Gerettet?

Elfie-F
Ein kleiner blauer Wagen steht auf der Anhöhe am Rand der schmalen Straße. Die Fenster sind nach beiden Seiten hin geöffnet. Im Vorübergehen sehe ich einen jungen Mann, dunkles, lockiges Wuschelhaar, gepflegter Bart. Wie ich, genießt er seinen Blick auf das mit feinem Dunst verhangene Bergpanorama in der Ferne. Warum steigt er nicht aus und läuft los? frage ich mich. Aus einem Reflex heraus gehe ich einen Schritt zurück und spreche ich ihn direkt an. Er erschrickt, scheinbar hole ich ihn damit aus seiner Gedankenwelt. Er lächelt. Seine Antwort: „Ich bin einfach faul“ klingt für ihn plötzlich selbst nicht mehr gut und schiebt sogleich hinterher „Sie haben recht, hatte es eigentlich auch vor, doch dann.... na, ja dachte ich, der Weg ist sicher matschig und ich habe keine Lust, wieder mit dreckigen Stiefeln heimzukommen. Zu Hause steht noch ein Paar, welches ich sauber machen müsste“, lacht wieder und schickt sich sogleich an, auszusteigen, nicht ohne sich für meinen „Weckruf“ zu bedanken.
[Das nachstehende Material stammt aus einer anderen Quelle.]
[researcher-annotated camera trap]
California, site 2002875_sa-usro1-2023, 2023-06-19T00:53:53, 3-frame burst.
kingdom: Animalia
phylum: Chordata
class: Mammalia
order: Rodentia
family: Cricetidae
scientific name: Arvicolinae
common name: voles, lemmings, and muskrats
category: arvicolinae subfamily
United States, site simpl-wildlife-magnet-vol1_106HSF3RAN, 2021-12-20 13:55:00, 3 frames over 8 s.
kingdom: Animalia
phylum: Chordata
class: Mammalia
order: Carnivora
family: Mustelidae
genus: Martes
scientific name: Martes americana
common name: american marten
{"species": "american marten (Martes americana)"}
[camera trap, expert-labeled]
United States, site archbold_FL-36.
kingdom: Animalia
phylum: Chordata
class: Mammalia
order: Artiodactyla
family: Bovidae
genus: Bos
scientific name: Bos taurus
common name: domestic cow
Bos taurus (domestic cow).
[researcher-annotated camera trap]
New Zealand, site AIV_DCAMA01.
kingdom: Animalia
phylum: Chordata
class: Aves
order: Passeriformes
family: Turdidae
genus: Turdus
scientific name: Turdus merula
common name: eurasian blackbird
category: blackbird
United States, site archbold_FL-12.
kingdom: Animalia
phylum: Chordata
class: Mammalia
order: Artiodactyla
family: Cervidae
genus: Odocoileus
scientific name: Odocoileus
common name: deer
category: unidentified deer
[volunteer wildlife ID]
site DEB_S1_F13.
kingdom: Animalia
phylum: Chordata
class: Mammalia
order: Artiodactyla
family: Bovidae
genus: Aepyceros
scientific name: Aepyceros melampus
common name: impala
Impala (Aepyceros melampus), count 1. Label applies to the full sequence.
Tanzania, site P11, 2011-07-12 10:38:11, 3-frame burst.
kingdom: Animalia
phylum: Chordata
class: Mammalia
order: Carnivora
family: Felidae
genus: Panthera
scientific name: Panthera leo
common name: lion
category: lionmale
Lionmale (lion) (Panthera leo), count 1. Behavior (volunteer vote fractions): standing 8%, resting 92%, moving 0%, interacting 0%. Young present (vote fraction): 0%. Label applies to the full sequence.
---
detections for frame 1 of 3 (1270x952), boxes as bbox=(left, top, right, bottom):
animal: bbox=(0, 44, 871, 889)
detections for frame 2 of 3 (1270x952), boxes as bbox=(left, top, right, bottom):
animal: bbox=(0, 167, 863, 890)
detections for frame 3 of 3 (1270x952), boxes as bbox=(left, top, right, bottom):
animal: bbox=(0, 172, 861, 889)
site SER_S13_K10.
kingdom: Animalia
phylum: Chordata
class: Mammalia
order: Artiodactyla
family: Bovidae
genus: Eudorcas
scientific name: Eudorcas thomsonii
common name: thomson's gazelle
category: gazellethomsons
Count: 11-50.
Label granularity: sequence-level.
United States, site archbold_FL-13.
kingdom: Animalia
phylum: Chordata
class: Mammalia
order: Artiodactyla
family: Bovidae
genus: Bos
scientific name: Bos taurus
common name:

Ich wünsche ihm viel Spaß auf seiner Tour.
Ich biege rechts ab auf den mir so bekannten Wanderweg entlang des Waldrands, welcher den Blick freigibt, über grüne Wiesenflächen mit den jetzt kahlen Kirschbäumen, bis ins Tal. Das sagenhafte Panorama auf der anderen Seite gleicht mit den Konturen unterschiedlicher Gipfelhöhen einer feinen chinesischen Tuschezeichnung.
Mit meinem Handy halte ich diesen Moment in einem Foto fest. Dann merke ich, dass auch der junge Mann diesen Weg nimmt. Ich laufe parallel zu den Hecken, die ihn linkerhand eingrenzen, über die Wiese bis wir am Ende zusammentreffen. Schnellen Schrittes steigen wir in Abstand gemeinsam weiter hinauf, während wir uns über das herrliche Wetter an diesem ersten Advent unterhalten, welches uns dazu noch in der Zeit des Lockdowns hilft, die Tage bis Weihnachten trotzdem zu genießen. Wir lassen uns auf den jeweils äußeren Enden einer Bank am Wegrand nieder. Mit der Sonne auf unseren Gesichtern erfahre ich, dass er durch das Virus, als selbstständiger Tennislehrer, nun ebenfalls arbeitslos geworden ist. Jetzt muss er erstmal lernen, mit der geschenkten Zeit und wenig Geld zurechtzukommen. Viel erfahre ich über sein Leben, sogar dass er seit zwei Jahren unglücklich verliebt ist. Offenbar habe ich bei ihm eine Schleuse geöffnet. Das Weihnachtsfest, es wird für ihn, wie auch für mich ein recht einsames werden, aber nicht der heutige Tag. Als wir später wieder an unserem Ausgangspunkt sind, meint er: „Ganz lieben Dank dafür, dass Sie mir einen Schubs gegeben haben. Die Natur und das Gespräch mit Ihnen haben mir sehr viel gegeben“.
Habe ich ihn vielleicht gerettet? In einer Zeit, die kaum eine Begegnung zulässt, hat auch er mich vor zu viel Grübelei bewahrt und diesen Tag erhellt.